A grandeza de Pedro manifesta-se justamente na sua capacidade de deixar-se transformar por aquilo que Jesus lhe ensina. Depois de compreender que o Messias não veio para conquistar pelo poder, mas para entregar a própria vida, o apóstolo permanecerá fiel a Cristo até o fim, inclusive no martírio. A sua trajetória mostra que a fé não significa ter todas as respostas imediatamente, mas confiar o suficiente para continuar caminhando quando ainda não compreendemos tudo. Como Pedro, somos convidados.

"Efetivamente, também para nós nem sempre é fácil compreender e aceitar os caminhos de Deus, especialmente quando estão muito distantes dos nossos". A reação de Pedro diante da revelação de Jesus de sua Páscoa imininente, inspirou a reflexão de Leão XIV antes de rezar o Angelus diante da multidão aglomerada na Praça da Liberdade, diante do Palácio Apostólico, em Castel Gandolfo.

O Evangelho proposto pela liturgia neste XXII Domingo do Tempo Comum - começou explicando o Papa aos presentes - apresenta Jesus anunciando a seus discípulos que "deverá ir a Jerusalém, sofrer, ser morto e, ao terceiro dia, ressuscitar". Uma revelação, que " está muito distante da imagem de um Messias triunfante e poderoso que os discípulos esperavam"

Pedro, que pouco antes havia proclamado sua fé em Jesus como «o Messias, o Filho de Deus vivo», reage com espanto e repreende o Mestre: «Deus te livre, Senhor!

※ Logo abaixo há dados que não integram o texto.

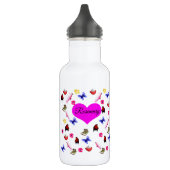 Rosemary, Name, with Bunnies, Butterflies, Birds Waterfles (Links)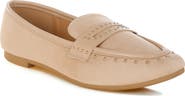 LONDON RAG Lumina Penny Strap Studded Loafer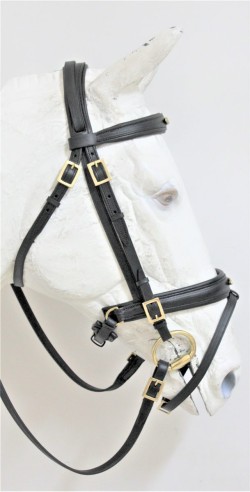 916 Mixed Olive Leaf simple bridle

Isso nunca te há de acontecer!». Sua atitude nasce de um amor sincero, mas também revela a dificuldade de aceitar um caminho de salvação diferente daquele que imaginava.

A reação de Pedro - recorda o Papa - toca uma realidade profundamente humana e presente também na experiência de fé de cada pessoa:

Efetivamente, também para nós nem sempre é fácil compreender e aceitar os caminhos de Deus, especialmente quando estão muito distantes dos nossos. Nessa altura, surge a tentação de pensar, contra toda a lógica da fé, que é o Senhor quem está errado, ou pior ainda, que não nos ouve ou que não se interessa por nós.

E perante esta incerteza - explica o Santo Padre - Pedro, apesar da sua impulsividade, ensina-nos duas coisas importantes: primeiramente, é necessário manter sempre aberto o diálogo com o Senhor e apresentar-Lhe com confiança aquilo que trazemos no coração, inclusive nossas dúvidas, incompreensões e angústias:

A segunda, porém, é nunca julgar a ação de Deus, mas sim ouvir, com humildade, na oração, o que Ele nos está a revelar por meio da sua ação, mesmo quando isso não corresponde às nossas expectativas.

 Jesus repreende Pedro — «Afasta-te, Satanás!» — e deixa claro que o pensamento do discípulo ainda está preso à lógica humana. Para seguir Cristo, é preciso aceitar uma lógica diferente: negar a si mesmo, tomar a própria cruz e segui-lo. O caminho da salvação não passa pelo poder, pela imposição ou pela vitória segundo os critérios do mundo, mas pelo amor que se entrega, pelo sofrimento assumido com esperança e pela fidelidade à vontade do Pai. E a grandeza do Primeiro dos Apóstolos manifesta-se também na sua capacidade de deixar-se transformar por aquilo que Jesus lhe ensina:

Peçamos ao Senhor, então, que também nós, na nossa vida de fé e na nossa oração, tenhamos a mesma sinceridade de Pedro, ao dizer-Lhe humildemente o que realmente sentimos, mesmo quando o coração está confuso, e, ao mesmo tempo, que saibamos cultivar a sua mesma docilidade, ao aceitar o que Ele nos pede para além das nossas expectativas.

Que Maria nos ajude - foi o pedido de Leão XIV ao concluir - ela que foi obediente aos desígnios de Deus até junto à Cruz do seu Filho Jesus.